Provided entries

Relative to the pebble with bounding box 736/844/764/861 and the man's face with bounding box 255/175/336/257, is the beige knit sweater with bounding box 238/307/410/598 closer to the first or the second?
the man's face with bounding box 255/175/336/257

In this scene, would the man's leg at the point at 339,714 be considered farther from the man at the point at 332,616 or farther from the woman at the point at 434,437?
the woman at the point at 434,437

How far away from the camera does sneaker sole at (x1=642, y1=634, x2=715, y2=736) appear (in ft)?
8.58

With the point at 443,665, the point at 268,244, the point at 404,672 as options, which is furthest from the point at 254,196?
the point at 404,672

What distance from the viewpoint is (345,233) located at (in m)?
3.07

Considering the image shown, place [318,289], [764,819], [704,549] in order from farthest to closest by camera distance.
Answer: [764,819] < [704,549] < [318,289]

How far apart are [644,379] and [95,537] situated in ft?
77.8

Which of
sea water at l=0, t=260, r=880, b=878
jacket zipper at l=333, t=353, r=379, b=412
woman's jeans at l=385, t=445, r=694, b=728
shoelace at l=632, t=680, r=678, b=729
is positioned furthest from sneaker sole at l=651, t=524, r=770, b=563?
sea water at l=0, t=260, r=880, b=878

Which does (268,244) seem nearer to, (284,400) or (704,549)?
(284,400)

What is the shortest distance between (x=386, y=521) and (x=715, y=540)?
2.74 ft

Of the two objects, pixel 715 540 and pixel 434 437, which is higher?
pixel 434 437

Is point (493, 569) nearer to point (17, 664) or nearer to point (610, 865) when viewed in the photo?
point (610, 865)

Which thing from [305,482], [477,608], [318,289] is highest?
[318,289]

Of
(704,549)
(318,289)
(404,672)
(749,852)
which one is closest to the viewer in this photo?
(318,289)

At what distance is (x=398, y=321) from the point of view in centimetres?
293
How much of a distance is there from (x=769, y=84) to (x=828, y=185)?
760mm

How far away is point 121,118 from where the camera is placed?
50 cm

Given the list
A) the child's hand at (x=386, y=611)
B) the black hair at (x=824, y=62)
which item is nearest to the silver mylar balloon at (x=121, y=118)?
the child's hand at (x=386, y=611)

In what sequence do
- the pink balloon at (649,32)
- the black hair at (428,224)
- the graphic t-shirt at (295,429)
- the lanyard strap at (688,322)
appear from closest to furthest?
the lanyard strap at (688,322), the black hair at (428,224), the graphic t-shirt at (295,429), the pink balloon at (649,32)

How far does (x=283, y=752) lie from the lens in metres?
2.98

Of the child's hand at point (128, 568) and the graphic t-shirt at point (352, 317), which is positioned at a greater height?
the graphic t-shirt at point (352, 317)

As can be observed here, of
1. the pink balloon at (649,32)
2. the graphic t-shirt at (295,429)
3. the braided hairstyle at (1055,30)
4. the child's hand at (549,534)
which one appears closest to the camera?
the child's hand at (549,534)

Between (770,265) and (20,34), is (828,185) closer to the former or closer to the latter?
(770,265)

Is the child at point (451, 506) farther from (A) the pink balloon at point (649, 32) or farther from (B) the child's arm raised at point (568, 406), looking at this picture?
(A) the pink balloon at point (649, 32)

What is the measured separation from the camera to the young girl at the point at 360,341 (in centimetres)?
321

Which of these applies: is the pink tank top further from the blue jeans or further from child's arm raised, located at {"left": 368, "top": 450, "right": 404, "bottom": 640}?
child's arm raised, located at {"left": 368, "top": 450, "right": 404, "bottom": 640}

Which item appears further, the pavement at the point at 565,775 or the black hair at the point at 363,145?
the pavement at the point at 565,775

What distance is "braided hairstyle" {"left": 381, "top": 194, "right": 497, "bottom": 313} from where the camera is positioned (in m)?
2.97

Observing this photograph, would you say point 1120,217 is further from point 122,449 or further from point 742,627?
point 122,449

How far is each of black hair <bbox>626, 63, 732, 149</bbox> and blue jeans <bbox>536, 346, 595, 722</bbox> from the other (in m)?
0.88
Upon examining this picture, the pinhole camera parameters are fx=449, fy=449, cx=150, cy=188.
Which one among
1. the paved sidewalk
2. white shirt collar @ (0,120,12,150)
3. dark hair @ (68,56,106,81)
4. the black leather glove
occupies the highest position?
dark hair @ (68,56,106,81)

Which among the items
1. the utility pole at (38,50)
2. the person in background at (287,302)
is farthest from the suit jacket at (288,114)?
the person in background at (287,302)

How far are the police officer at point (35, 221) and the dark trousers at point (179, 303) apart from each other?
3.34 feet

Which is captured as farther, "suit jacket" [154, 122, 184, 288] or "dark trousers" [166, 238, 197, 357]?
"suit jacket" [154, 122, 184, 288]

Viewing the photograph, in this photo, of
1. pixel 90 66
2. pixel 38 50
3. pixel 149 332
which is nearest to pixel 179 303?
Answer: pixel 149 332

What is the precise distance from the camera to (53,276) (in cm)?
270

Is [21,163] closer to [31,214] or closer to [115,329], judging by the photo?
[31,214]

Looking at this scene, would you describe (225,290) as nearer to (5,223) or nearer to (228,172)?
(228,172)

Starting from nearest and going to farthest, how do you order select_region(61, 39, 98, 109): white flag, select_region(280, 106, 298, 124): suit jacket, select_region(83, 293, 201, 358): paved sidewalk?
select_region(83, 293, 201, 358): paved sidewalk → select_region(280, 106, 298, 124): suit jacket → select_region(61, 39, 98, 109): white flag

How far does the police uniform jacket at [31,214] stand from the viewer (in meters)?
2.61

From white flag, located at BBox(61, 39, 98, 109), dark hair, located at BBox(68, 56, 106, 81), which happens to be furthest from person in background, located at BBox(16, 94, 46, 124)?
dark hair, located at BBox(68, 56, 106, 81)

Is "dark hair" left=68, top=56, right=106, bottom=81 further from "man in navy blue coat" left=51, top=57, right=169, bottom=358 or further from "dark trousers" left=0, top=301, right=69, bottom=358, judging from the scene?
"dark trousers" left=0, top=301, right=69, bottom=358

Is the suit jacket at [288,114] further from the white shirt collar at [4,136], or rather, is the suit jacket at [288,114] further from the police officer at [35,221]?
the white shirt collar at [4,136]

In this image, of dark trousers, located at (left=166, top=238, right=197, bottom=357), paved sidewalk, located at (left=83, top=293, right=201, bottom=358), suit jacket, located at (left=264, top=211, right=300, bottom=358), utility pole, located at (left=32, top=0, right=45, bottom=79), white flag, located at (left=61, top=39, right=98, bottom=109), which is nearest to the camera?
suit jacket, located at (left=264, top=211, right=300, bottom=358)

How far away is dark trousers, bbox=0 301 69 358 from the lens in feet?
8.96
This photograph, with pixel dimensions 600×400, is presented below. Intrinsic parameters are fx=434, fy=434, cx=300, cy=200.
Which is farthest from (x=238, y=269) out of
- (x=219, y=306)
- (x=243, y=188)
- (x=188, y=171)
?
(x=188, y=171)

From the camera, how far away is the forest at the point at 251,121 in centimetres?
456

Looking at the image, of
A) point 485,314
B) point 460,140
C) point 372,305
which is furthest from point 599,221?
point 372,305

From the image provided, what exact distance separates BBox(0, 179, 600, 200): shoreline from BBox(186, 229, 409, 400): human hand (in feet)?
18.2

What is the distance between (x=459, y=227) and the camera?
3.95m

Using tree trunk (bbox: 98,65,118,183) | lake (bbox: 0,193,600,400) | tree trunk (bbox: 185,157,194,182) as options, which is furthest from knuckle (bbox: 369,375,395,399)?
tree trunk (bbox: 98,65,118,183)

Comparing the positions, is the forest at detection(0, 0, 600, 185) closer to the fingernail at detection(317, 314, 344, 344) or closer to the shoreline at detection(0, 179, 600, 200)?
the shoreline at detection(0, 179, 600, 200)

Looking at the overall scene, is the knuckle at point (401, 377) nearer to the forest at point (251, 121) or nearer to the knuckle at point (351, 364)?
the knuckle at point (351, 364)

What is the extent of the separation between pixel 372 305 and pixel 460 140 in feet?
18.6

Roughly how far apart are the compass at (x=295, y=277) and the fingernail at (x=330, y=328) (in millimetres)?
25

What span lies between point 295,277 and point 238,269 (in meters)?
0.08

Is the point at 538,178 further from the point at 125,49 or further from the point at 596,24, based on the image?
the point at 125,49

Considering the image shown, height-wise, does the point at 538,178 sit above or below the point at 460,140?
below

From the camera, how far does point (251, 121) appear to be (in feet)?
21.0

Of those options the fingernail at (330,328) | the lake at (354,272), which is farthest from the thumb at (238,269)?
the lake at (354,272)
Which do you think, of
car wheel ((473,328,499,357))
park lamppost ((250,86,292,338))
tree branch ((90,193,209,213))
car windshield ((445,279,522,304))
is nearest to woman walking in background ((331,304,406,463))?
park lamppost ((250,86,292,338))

Problem to solve
Keep only the lines from the one containing "Looking at the overall" to the end of the entries, and repeat them exactly.

Output for this task
Looking at the overall scene, is the knuckle at point (401, 377) nearer to the forest at point (251, 121) or nearer to the knuckle at point (351, 364)?
the knuckle at point (351, 364)

What is the extent of the separation between pixel 372 305 and pixel 460 140 in feet?
18.6

Roughly how far apart are the compass at (x=295, y=277) and the fingernail at (x=330, y=328) (in millimetres)?
25

What span lies between point 295,277 and point 238,269 (in meters)?
0.08

Is the point at 538,178 further from the point at 125,49 or further from the point at 596,24, based on the image?
the point at 125,49

Considering the image shown, height-wise, does the point at 538,178 sit above or below the point at 460,140?
below

From the camera, how far does point (251, 121) appear to be (in feet)?
21.0

Of those options the fingernail at (330,328) | the lake at (354,272), which is farthest from the thumb at (238,269)?
the lake at (354,272)
Which do you think, of
car wheel ((473,328,499,357))
park lamppost ((250,86,292,338))
tree branch ((90,193,209,213))
car windshield ((445,279,522,304))
is nearest to woman walking in background ((331,304,406,463))?
park lamppost ((250,86,292,338))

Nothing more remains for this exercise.